Fig. 32.1
A simple articular fracture of the radial and ulnar styloid, fixation with percutaneous Kirschner wires
Percutaneous pins alone cannot provide sufficient stability to prevent recurrent dislocations. Their use is always associated with the application of a splint or an external fixator, in the so-called augmented external fixation described later.
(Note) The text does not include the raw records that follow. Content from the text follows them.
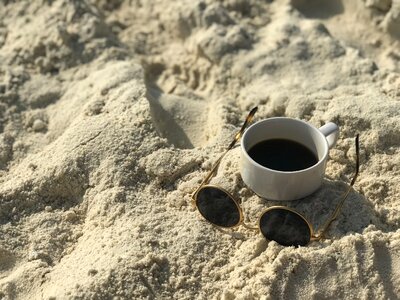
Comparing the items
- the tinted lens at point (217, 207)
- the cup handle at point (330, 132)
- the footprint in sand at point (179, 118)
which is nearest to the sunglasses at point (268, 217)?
the tinted lens at point (217, 207)

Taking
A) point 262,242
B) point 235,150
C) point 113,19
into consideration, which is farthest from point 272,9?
point 262,242

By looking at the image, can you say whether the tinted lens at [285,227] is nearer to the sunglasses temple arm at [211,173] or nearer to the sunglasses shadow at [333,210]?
the sunglasses shadow at [333,210]

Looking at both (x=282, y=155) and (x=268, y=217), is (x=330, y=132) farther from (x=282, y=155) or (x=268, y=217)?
(x=268, y=217)

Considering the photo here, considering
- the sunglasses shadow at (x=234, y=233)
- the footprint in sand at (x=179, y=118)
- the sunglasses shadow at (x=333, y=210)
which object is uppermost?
the footprint in sand at (x=179, y=118)

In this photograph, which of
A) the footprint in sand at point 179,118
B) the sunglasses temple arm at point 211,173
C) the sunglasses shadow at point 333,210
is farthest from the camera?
the footprint in sand at point 179,118

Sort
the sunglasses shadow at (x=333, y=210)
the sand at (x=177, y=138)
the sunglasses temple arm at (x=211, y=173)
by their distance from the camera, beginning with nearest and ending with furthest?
the sand at (x=177, y=138)
the sunglasses shadow at (x=333, y=210)
the sunglasses temple arm at (x=211, y=173)

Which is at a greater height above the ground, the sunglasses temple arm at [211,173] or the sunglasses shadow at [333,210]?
the sunglasses temple arm at [211,173]
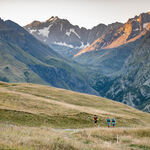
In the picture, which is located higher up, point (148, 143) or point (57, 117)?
point (148, 143)

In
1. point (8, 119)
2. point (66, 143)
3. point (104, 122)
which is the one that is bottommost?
point (104, 122)

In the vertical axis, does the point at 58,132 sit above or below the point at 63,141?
below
Pin fixation is also the preferred surgical method for the treatment of fractures in children [28, 29] in cases where conservative treatment is unsuccessful.
32.6.4 The Role of External Fixation
External fixation has been considered an important means of treatment in the past years, as internal fixation devices were not as stable and versatile as they are today [30].
More recently, external fixation has retained a role in selected situations where extreme comminution, massive damage or loss of skin and soft tissue, critical survival conditions in trauma, and contamination of exposed bone discourage the use of internal fixation implants.
In many cases, external fixation is performed as a temporary stabilizer, and the treatment shifts to ORIF as adverse conditions are resolved.
In very comminuted fractures, where stability of internal fixation devices is not granted, external fixation may be associated in order to enhance stability in the early phases of bone healing [31].
The maintenance of reduction with external fixators is often based on distraction that may lead to adverse conditions such as ligament lesions, CRPS, and secondary hypercorrection [32].
The combination of external fixation devices with K-wires (augmented external fixation) enhances stability, prevents secondary displacement, and reduces the need for distraction and related complications [33] (Fig. 32.2).
Fig. 32.2
Extra-articular fracture with radial translation of the distal epiphysis. (a) Cast immobilization fails in controlling the translation. (b) Reduction and stabilization with augmented external fixation
32.6.5 The Role of Arthroscopy
Arthroscopy is considered an important means in the treatment of articular comminuted fractures of the wrist [34].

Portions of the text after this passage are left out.